Required work. Find and return every line of the data that contains the word "burst".

>>

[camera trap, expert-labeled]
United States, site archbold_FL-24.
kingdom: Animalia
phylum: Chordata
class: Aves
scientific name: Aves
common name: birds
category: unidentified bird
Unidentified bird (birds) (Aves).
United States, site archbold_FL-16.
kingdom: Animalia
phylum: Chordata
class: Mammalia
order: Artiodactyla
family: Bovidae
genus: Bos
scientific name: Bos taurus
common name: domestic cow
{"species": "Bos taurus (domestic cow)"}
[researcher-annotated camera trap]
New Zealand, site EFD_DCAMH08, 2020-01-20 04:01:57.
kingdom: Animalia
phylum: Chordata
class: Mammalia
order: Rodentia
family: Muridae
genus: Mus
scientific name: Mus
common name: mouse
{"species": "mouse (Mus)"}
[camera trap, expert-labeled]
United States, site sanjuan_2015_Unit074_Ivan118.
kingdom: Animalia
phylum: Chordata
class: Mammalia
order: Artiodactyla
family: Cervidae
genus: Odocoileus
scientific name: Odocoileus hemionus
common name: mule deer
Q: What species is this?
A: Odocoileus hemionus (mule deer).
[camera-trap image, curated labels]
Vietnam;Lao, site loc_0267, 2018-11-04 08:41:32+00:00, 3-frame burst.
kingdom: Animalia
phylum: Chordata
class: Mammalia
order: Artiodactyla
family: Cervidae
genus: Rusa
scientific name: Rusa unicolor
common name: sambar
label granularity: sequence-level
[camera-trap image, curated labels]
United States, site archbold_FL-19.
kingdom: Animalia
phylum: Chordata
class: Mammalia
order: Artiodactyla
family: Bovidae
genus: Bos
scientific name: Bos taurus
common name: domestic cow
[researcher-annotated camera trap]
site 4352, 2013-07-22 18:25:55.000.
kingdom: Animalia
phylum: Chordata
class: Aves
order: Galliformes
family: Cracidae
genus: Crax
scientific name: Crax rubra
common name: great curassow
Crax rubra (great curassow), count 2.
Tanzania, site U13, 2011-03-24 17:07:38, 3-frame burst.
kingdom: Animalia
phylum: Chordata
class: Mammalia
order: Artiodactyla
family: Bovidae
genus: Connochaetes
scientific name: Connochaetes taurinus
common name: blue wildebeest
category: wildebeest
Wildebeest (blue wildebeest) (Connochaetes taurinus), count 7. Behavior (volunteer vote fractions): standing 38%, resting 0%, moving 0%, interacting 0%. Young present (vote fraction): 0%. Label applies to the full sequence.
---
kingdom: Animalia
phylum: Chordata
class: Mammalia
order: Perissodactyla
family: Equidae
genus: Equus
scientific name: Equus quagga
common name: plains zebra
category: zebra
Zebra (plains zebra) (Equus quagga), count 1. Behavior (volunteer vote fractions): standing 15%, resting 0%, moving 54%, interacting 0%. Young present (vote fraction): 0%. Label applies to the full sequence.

<<

Output for this task.
Vietnam;Lao, site loc_0267, 2018-11-04 08:41:32+00:00, 3-frame burst.
Tanzania, site U13, 2011-03-24 17:07:38, 3-frame burst.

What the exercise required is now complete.